Recopiez mot pour mot l’intégralité de l’extrait sur les huîtres Marennes Oléron.

━━━━━ Extrait à lire

L’hiver dernier, j’ai commencé à découvrir quelques bribes et surtout à tomber sous le charme des huitres Marennes Oléron, grâce à une dégustation à Paris orchestrée par des ostréiculteurs d’Oléron. J’ai découvert à cette occasion une huitre plus charnue que d’autres variétés, plus goûteuse et un brin moins salée.
Lorsque j’ai eu la possibilité de participer à un voyage, avec Anne, Joelle, Damien, Dorian, Mamina et Cathy, il y a quelques jours à Oléron, pour en savoir encore plus sur ces huitres, j’étais ravie.
Jeudi, midi tapante, sous un beau soleil, petit miracle de la dernière journée de septembre, après une traversée de la Rochelle jusqu’à l’ile d’Oléron (j’ai découvert à cette occasion que c’est là que ce trouve Fort Boyard), nous avons été accueillis par une équipe charmante composée de membres du lycée de la mer qui forme des jeunes aux métiers de la mer, comme par exemple au métier d’ostréiculteur (personne qui élève les huitres) et d’ostréiculteurs.
En bateau, nous nous sommes dirigés tranquillement vers les parcs à huitres, tout en dégustant des huitres. Goûter à un aliment que l’on aime dans son environnement, tout en discutant avec les hommes qui s’en occupent avec passion et abnégation, il n’y a rien de mieux.
Durant tout le voyage, nous comprenons enfin tout ce qui se passe avant que les huitres Marennes Oléron arrivent dans nos assiettes. Je précise « Marennes Oléron », sachant que les méthodes utilisées en Normandie, en Bretagne, en Corse, etc. sont différentes.
L’huitre Marennes Oléron est un produit saisonnier : reproduction des huitres
Tout commence par la reproduction des huitres qui n’a lieu qu’une fois par an. C’est la fécondation des ovules par les spermatozoïdes, tous deux libérés par les huitres, qui donnent des larves. Ceci ne peut se faire que dans un milieu assez particulier, avec une eau suffisamment chaude et un ratio entre eau salée et eau douce particulier. Il se trouve que ce sont les conditions que l’on trouve à Oléron mais également sur le bassin d’Arcachon.

━━━━━━━━━━
━━━━━ Lignes extraites

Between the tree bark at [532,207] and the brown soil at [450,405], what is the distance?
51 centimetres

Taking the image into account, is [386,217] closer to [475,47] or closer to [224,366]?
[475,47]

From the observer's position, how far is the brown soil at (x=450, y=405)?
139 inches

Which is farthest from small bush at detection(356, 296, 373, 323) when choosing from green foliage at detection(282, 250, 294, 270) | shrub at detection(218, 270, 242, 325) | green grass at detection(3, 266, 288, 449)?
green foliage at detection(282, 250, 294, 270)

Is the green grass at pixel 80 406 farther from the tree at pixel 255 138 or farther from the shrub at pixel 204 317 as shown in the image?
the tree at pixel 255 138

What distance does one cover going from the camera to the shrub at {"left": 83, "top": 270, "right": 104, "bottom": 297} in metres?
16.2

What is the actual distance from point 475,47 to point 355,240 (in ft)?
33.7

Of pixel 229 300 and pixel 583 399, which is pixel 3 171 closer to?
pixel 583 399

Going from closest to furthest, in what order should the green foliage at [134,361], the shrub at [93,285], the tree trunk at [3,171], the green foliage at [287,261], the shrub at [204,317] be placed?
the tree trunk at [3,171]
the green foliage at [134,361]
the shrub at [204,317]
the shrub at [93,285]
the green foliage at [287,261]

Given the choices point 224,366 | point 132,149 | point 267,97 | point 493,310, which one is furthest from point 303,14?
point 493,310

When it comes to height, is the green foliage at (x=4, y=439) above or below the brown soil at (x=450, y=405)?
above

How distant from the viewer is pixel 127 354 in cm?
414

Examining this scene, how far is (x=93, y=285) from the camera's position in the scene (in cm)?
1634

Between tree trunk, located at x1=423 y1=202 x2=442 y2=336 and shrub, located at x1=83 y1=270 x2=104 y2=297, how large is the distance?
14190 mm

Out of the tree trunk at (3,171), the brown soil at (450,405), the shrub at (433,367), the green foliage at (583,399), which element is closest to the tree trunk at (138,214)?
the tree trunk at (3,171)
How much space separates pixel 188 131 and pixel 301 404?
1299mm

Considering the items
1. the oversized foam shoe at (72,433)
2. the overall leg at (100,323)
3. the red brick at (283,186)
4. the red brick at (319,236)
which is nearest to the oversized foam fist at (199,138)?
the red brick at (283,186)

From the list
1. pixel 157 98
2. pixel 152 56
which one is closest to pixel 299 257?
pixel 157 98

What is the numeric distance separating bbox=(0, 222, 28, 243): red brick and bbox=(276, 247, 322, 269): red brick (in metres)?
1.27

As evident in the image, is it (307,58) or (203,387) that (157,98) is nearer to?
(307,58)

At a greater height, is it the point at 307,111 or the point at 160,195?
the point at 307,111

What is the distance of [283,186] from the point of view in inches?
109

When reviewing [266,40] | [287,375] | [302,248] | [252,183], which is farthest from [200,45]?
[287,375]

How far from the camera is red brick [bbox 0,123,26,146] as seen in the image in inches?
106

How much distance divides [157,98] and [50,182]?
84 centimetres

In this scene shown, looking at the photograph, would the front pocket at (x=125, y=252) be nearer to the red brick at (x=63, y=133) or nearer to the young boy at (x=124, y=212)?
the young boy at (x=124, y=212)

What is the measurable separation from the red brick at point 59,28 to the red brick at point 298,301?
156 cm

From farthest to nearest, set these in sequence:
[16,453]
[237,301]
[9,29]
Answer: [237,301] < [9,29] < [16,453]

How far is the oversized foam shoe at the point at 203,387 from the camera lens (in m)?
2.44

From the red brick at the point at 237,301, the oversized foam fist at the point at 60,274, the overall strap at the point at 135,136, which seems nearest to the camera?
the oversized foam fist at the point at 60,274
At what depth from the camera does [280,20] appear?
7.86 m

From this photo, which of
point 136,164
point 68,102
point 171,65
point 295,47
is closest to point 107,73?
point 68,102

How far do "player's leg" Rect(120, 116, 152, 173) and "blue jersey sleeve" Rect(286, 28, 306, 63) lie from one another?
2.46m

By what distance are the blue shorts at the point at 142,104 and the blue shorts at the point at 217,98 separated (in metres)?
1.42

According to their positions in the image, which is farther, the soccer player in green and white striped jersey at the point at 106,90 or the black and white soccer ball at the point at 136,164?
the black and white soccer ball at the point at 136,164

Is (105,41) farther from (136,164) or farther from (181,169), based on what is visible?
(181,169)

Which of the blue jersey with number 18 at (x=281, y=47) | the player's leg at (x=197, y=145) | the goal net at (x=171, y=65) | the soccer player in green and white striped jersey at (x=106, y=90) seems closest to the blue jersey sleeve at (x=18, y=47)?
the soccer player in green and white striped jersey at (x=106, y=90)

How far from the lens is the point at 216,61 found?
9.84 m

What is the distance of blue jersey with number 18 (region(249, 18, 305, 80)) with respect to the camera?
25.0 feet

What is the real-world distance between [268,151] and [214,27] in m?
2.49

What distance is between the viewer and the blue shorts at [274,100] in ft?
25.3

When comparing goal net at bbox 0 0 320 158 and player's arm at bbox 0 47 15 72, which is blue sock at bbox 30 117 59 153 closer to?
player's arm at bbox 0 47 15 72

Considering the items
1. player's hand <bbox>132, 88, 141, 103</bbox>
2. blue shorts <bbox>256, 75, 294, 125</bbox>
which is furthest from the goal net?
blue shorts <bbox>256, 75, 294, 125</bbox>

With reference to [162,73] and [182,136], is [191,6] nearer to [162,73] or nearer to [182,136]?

━━━━━━━━━━

Corrigé ->
L’hiver dernier, j’ai commencé à découvrir quelques bribes et surtout à tomber sous le charme des huitres Marennes Oléron, grâce à une dégustation à Paris orchestrée par des ostréiculteurs d’Oléron. J’ai découvert à cette occasion une huitre plus charnue que d’autres variétés, plus goûteuse et un brin moins salée.
Lorsque j’ai eu la possibilité de participer à un voyage, avec Anne, Joelle, Damien, Dorian, Mamina et Cathy, il y a quelques jours à Oléron, pour en savoir encore plus sur ces huitres, j’étais ravie.
Jeudi, midi tapante, sous un beau soleil, petit miracle de la dernière journée de septembre, après une traversée de la Rochelle jusqu’à l’ile d’Oléron (j’ai découvert à cette occasion que c’est là que ce trouve Fort Boyard), nous avons été accueillis par une équipe charmante composée de membres du lycée de la mer qui forme des jeunes aux métiers de la mer, comme par exemple au métier d’ostréiculteur (personne qui élève les huitres) et d’ostréiculteurs.
En bateau, nous nous sommes dirigés tranquillement vers les parcs à huitres, tout en dégustant des huitres. Goûter à un aliment que l’on aime dans son environnement, tout en discutant avec les hommes qui s’en occupent avec passion et abnégation, il n’y a rien de mieux.
Durant tout le voyage, nous comprenons enfin tout ce qui se passe avant que les huitres Marennes Oléron arrivent dans nos assiettes. Je précise « Marennes Oléron », sachant que les méthodes utilisées en Normandie, en Bretagne, en Corse, etc. sont différentes.
L’huitre Marennes Oléron est un produit saisonnier : reproduction des huitres
Tout commence par la reproduction des huitres qui n’a lieu qu’une fois par an. C’est la fécondation des ovules par les spermatozoïdes, tous deux libérés par les huitres, qui donnent des larves. Ceci ne peut se faire que dans un milieu assez particulier, avec une eau suffisamment chaude et un ratio entre eau salée et eau douce particulier. Il se trouve que ce sont les conditions que l’on trouve à Oléron mais également sur le bassin d’Arcachon.